Sekretaris Jenderal (Sekjen) DPP PDI-P, Hasto Kristiyanto, menegaskan bahwa Presiden ke-7 Indonesia, Joko Widodo atau Jokowi, sudah tidak lagi tergabung dalam partai yang dipimpin oleh Megawati Soekarnoputri. Selain Jokowi, Hasto juga menyatakan bahwa Wakil Presiden Gibran Rakabuming Raka dan mantan Wali Kota Medan Bobby Nasution tidak lagi menjadi bagian dari kader PDI-P. Menurut Hasto, Jokowi dan keluarganya sudah tidak sejalan dengan cita-cita partai yang telah diperjuangkan sejak zaman Presiden pertama Indonesia, Sukarno, berada di Partai Nasional Indonesia (PNI).
Hasto menyampaikan bahwa PDI-P dikelola berdasarkan cita-cita tertentu, serta melakukan pengumuman terkait pemberhentian keanggotaan 27 kader, termasuk Jokowi, yang akan diumumkan pada 17 Desember mendatang.
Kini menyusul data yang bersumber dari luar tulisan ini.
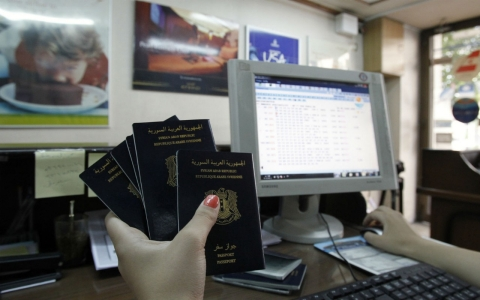A woman holding Syrian passports works on her computer in a travel agency in Damascus on September 19, 2013.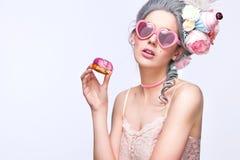 Schöne blonde Frau mit einem Kuchen Süße sexy Dame mit Herzgläsern Abbildung der roten Lilie Art und Weisefoto Lizenzfreie Stockfotos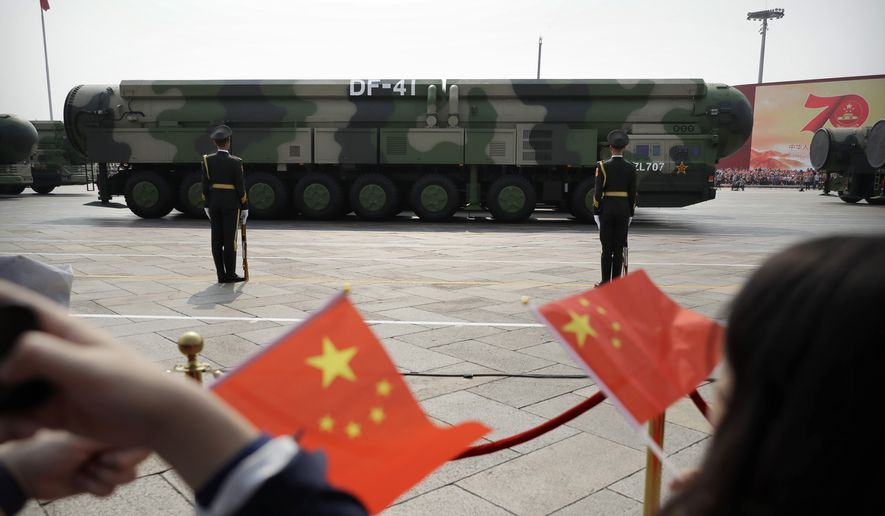In this Oct. 1, 2019, file photo spectators wave Chinese flags as military vehicles carrying DF-41 ballistic missiles roll during a parade to commemorate the 70th anniversary of the founding of Communist China in Beijing. (AP Photo/Mark Schiefelbein) **FILE**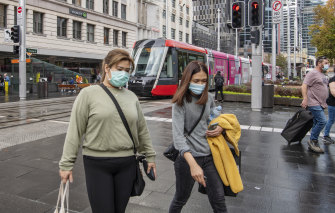 People wearing face masks in Sydney's CBD, after the NSW government introduced new restrictions on Thursday.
Salah satu alasan di balik keputusan ini berhubungan dengan pilkada, di mana sebagian kader PDI-P dapat dipercaya terlibat dalam kampanye pasangan lain sebagai lawan dari calon partai mereka sendiri.
Seorang pengamat politik, Emrus Sihombing, menyambut baik transparansi politik yang ditunjukkan oleh langkah PDI-P dalam menjelaskan status Jokowi dan keluarganya. Emrus merasa bahwa keputusan ini akan membantu memastikan kejelasan di mata publik dan membangun kesadaran politik. Meskipun demikian, Emrus tidak melihat bahwa keputusan PDI-P tersebut akan mengubah peta politik secara signifikan, mengingat struktur politik telah terbentuk setelah Pilpres 2024.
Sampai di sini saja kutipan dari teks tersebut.